## start STORED ROWS

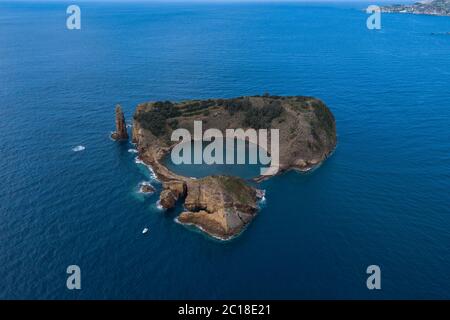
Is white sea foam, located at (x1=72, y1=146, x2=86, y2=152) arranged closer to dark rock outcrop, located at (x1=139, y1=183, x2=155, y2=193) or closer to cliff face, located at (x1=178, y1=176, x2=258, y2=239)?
dark rock outcrop, located at (x1=139, y1=183, x2=155, y2=193)

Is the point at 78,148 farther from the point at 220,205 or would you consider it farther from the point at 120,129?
the point at 220,205

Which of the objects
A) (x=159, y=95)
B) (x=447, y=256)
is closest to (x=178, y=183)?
(x=447, y=256)

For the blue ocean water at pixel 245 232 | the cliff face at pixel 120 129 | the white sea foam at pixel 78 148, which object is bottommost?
the blue ocean water at pixel 245 232

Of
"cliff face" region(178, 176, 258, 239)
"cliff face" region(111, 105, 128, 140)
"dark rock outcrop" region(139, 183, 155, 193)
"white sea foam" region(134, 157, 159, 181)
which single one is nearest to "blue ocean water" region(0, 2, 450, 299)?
"white sea foam" region(134, 157, 159, 181)

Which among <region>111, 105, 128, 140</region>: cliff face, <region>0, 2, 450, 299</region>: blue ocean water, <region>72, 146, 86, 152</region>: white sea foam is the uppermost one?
<region>111, 105, 128, 140</region>: cliff face

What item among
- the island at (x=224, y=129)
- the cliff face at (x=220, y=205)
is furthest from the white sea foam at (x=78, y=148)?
the cliff face at (x=220, y=205)

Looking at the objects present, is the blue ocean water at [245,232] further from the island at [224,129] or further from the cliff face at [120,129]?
the island at [224,129]

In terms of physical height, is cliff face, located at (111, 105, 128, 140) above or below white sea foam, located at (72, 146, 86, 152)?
above
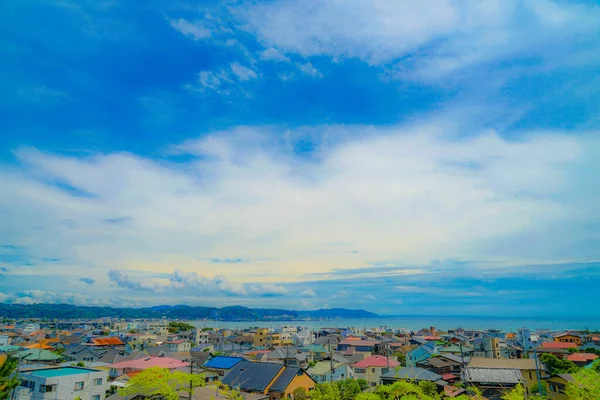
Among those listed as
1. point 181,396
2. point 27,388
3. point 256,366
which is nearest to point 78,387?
point 27,388

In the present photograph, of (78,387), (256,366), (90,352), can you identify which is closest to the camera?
(78,387)

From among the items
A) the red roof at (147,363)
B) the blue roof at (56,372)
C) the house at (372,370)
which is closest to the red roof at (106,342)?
the red roof at (147,363)

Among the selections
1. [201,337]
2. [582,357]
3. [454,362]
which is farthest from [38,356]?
[582,357]

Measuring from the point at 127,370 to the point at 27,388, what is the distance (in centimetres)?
1699

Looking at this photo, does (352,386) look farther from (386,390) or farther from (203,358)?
(203,358)

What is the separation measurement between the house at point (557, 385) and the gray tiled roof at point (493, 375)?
314cm

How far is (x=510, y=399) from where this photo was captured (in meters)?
23.4

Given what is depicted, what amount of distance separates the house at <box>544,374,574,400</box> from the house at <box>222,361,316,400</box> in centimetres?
2091

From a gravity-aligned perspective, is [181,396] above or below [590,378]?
below

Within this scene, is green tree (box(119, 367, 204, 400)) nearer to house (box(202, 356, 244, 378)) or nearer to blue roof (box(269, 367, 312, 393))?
blue roof (box(269, 367, 312, 393))

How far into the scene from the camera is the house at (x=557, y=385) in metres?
33.3

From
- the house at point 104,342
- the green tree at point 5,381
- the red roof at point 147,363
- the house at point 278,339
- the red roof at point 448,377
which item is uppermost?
the green tree at point 5,381

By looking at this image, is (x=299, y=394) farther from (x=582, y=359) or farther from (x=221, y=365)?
(x=582, y=359)

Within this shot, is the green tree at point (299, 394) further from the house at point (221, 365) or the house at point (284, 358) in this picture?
the house at point (284, 358)
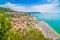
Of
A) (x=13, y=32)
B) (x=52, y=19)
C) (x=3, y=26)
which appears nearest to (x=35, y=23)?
(x=52, y=19)

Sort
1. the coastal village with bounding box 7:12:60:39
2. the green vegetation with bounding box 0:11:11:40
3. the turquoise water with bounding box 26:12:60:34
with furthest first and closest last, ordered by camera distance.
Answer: the turquoise water with bounding box 26:12:60:34, the coastal village with bounding box 7:12:60:39, the green vegetation with bounding box 0:11:11:40

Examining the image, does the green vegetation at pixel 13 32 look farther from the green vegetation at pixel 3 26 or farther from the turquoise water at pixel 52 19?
the turquoise water at pixel 52 19

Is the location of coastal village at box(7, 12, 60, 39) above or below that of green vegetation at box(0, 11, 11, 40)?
below

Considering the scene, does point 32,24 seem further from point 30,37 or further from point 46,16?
point 30,37

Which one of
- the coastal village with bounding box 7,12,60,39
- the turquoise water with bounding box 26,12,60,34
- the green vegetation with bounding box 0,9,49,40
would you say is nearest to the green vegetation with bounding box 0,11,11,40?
the green vegetation with bounding box 0,9,49,40

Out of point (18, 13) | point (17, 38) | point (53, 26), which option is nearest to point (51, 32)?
point (53, 26)

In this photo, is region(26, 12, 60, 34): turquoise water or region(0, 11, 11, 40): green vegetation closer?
region(0, 11, 11, 40): green vegetation

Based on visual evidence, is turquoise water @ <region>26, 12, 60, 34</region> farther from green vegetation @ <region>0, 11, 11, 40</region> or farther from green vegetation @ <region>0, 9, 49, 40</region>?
green vegetation @ <region>0, 11, 11, 40</region>

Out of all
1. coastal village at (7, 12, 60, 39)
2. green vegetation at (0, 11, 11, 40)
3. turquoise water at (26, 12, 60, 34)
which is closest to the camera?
green vegetation at (0, 11, 11, 40)
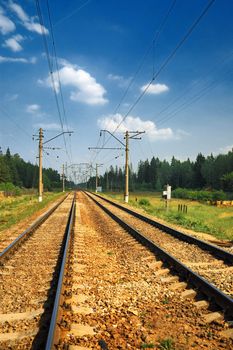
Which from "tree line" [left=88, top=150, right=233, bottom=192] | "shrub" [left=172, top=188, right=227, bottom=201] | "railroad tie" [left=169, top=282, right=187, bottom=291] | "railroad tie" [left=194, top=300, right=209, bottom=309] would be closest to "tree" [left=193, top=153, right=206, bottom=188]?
"tree line" [left=88, top=150, right=233, bottom=192]

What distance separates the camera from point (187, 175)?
144 metres

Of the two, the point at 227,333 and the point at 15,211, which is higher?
the point at 227,333

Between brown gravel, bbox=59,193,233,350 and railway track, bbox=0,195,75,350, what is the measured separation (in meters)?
0.40

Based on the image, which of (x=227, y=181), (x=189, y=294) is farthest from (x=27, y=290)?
(x=227, y=181)

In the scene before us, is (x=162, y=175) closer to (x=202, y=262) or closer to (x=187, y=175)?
(x=187, y=175)

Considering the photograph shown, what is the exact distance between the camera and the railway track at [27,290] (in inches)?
168

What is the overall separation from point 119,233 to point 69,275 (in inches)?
273

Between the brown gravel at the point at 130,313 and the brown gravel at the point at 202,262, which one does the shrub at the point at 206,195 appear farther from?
the brown gravel at the point at 130,313

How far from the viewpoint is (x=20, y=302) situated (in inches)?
217

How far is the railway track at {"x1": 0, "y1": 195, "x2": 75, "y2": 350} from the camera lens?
4.26 meters

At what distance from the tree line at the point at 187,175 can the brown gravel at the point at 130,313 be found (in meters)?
86.4

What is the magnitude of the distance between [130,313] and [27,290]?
2.14 m

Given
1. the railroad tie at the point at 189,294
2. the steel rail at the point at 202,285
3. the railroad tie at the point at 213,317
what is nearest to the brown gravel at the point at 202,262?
the steel rail at the point at 202,285

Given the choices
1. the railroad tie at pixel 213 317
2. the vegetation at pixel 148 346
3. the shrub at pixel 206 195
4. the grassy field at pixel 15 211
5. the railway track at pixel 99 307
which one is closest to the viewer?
the vegetation at pixel 148 346
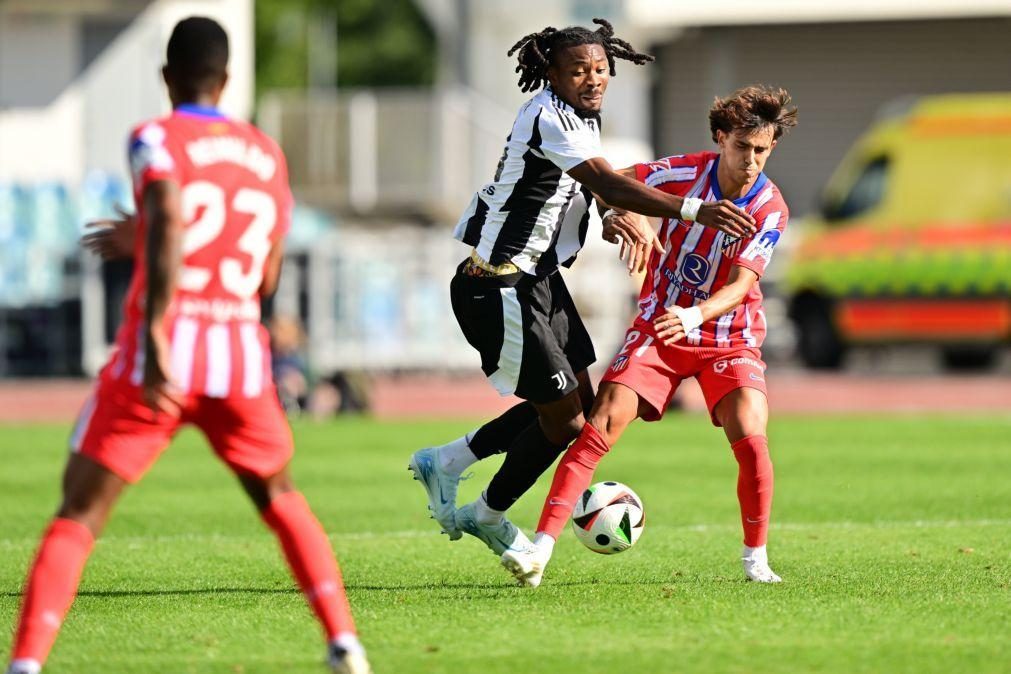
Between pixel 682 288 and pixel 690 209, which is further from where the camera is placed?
pixel 682 288

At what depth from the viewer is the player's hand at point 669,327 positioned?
720 cm

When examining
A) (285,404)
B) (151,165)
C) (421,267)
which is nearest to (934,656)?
(151,165)

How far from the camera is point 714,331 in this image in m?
7.71

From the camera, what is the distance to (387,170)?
28.3m

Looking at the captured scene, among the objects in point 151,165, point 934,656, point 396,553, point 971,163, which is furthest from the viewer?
point 971,163

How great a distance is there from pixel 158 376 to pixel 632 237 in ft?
8.72

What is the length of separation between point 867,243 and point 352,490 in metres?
12.7

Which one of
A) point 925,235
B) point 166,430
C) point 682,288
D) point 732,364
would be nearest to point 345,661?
point 166,430

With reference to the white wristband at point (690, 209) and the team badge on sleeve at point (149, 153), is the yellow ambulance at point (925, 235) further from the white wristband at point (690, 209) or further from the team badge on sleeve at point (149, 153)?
the team badge on sleeve at point (149, 153)

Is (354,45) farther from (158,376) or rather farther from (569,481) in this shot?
(158,376)

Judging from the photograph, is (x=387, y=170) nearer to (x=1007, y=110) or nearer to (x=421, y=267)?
(x=421, y=267)

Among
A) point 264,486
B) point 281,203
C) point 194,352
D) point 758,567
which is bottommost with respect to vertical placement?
point 758,567

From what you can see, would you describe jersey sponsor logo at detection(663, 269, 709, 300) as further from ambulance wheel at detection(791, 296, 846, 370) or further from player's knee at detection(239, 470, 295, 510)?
ambulance wheel at detection(791, 296, 846, 370)

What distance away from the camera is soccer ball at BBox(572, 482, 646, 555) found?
7.77 meters
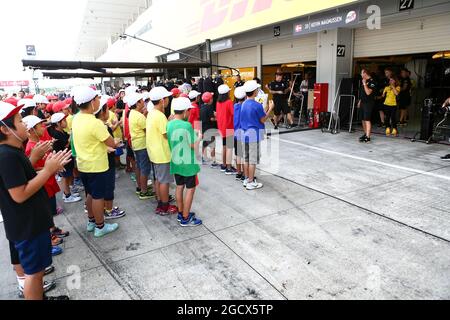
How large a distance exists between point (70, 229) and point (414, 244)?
4.14 m

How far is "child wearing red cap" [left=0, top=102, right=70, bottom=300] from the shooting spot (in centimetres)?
211

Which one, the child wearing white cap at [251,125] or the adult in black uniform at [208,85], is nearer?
the child wearing white cap at [251,125]

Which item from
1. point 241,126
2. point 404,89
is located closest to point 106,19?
point 404,89

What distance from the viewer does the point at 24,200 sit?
216 cm

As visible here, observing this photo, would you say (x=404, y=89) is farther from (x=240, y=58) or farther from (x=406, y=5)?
(x=240, y=58)

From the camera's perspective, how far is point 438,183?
4.85 metres

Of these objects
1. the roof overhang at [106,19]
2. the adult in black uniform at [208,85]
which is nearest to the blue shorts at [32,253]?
the adult in black uniform at [208,85]

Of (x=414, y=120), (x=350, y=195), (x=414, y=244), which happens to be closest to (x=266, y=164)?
(x=350, y=195)

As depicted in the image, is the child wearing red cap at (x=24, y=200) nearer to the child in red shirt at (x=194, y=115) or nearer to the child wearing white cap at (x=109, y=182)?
the child wearing white cap at (x=109, y=182)

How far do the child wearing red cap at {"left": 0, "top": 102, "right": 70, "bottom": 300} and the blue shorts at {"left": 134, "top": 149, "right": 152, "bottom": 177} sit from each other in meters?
2.19


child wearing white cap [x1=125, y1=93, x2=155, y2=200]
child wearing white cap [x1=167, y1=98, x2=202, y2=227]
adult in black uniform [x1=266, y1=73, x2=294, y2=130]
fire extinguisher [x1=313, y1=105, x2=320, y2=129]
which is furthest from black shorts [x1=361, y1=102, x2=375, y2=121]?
child wearing white cap [x1=125, y1=93, x2=155, y2=200]

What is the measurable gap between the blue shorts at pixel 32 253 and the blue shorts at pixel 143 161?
234 cm

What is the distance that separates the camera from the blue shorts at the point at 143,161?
459 cm
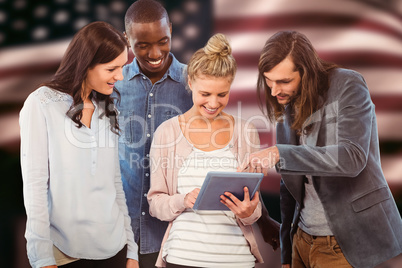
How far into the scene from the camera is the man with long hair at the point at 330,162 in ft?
7.24

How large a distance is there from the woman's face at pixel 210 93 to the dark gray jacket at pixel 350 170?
437 mm

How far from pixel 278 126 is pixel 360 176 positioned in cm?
58

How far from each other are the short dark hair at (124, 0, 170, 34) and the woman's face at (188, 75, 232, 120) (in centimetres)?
58

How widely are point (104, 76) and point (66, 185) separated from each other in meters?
0.60

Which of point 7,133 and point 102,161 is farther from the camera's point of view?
point 7,133

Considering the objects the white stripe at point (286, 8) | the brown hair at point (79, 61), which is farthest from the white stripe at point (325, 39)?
the brown hair at point (79, 61)

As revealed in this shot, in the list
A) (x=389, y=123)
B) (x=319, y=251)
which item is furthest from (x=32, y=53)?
(x=389, y=123)

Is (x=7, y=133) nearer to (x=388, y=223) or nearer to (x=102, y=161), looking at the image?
(x=102, y=161)

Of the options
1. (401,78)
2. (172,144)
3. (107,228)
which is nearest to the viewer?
(107,228)

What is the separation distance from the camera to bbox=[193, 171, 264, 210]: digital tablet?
2.08 meters

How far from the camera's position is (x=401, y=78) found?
3.34 metres

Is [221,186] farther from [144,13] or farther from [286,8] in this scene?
[286,8]

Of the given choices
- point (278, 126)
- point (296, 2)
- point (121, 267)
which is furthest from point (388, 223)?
point (296, 2)

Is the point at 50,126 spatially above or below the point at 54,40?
below
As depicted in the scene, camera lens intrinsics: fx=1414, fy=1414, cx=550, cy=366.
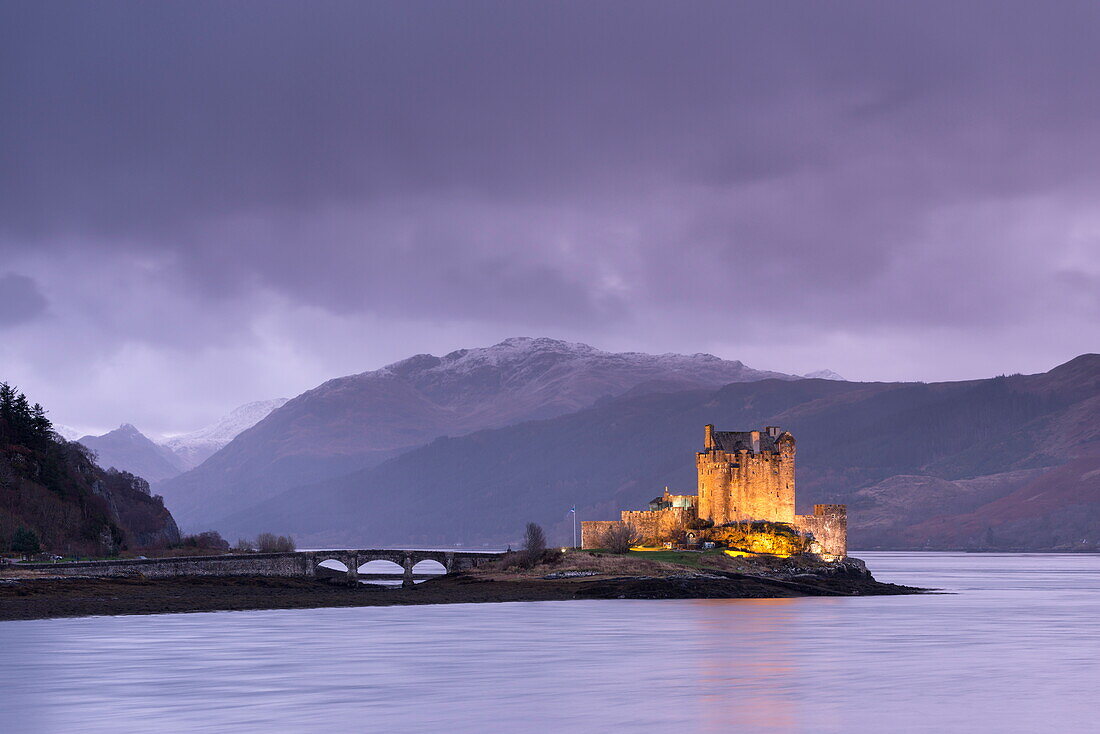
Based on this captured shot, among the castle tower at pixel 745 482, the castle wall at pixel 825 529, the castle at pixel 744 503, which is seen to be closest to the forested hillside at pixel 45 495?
the castle at pixel 744 503

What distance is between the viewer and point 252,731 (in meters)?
44.0

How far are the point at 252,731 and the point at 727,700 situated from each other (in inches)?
722

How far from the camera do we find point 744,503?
14712 centimetres

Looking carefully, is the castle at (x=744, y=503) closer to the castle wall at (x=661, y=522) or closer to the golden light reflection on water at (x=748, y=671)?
the castle wall at (x=661, y=522)

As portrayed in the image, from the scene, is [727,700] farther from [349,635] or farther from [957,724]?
[349,635]

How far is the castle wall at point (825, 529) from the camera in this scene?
148 metres

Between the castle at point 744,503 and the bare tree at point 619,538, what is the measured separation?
1456mm

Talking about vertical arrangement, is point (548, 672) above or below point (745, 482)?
below

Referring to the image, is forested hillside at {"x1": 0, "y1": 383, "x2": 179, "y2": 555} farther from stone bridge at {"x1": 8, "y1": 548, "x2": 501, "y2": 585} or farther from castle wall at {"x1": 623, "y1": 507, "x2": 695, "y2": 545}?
castle wall at {"x1": 623, "y1": 507, "x2": 695, "y2": 545}

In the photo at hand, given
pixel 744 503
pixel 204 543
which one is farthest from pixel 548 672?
pixel 204 543

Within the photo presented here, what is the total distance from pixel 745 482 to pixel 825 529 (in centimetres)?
988

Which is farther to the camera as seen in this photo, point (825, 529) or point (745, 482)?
point (825, 529)

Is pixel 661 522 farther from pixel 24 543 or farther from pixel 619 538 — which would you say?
pixel 24 543

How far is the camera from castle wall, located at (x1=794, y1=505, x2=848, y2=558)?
148m
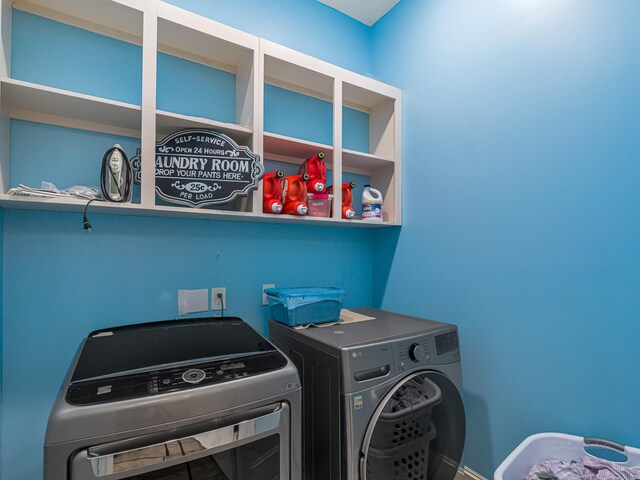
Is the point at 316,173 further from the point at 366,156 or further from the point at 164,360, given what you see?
the point at 164,360

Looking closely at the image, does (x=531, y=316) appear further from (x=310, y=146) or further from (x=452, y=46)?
(x=452, y=46)

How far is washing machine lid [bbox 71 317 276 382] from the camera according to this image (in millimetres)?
966

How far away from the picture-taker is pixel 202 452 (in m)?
0.86

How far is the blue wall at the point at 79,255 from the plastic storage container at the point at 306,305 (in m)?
0.26

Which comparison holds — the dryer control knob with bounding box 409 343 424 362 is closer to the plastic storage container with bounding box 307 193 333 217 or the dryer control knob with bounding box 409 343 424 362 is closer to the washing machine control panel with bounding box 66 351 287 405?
the washing machine control panel with bounding box 66 351 287 405

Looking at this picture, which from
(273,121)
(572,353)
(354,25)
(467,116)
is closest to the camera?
(572,353)

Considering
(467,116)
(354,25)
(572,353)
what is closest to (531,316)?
(572,353)

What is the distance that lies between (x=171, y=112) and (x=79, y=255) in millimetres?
752

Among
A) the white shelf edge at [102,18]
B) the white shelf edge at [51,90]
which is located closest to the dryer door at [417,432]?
the white shelf edge at [51,90]

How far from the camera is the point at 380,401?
1216mm

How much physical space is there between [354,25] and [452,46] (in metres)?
0.78

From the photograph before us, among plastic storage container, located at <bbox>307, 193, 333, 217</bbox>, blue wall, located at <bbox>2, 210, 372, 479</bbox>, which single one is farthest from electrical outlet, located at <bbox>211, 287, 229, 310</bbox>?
plastic storage container, located at <bbox>307, 193, 333, 217</bbox>

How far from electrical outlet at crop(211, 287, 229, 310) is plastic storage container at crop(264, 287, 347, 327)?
0.26 metres

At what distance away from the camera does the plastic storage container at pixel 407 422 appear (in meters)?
1.21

## end STORED ROWS

Only the lines from the one holding "From the photograph before" through the end of the listing should be given again, exactly and with both ends included.

*RESPONSE TO THE TASK*.
From the photograph before us, among plastic storage container, located at <bbox>307, 193, 333, 217</bbox>, blue wall, located at <bbox>2, 210, 372, 479</bbox>, which single one is farthest from electrical outlet, located at <bbox>211, 287, 229, 310</bbox>?
plastic storage container, located at <bbox>307, 193, 333, 217</bbox>

How far from electrical outlet at crop(211, 287, 229, 310) is plastic storage container at crop(264, 287, 347, 327)?
0.26 metres

At what distance away from the camera does the plastic storage container at pixel 407 422 appear (in meters)?
1.21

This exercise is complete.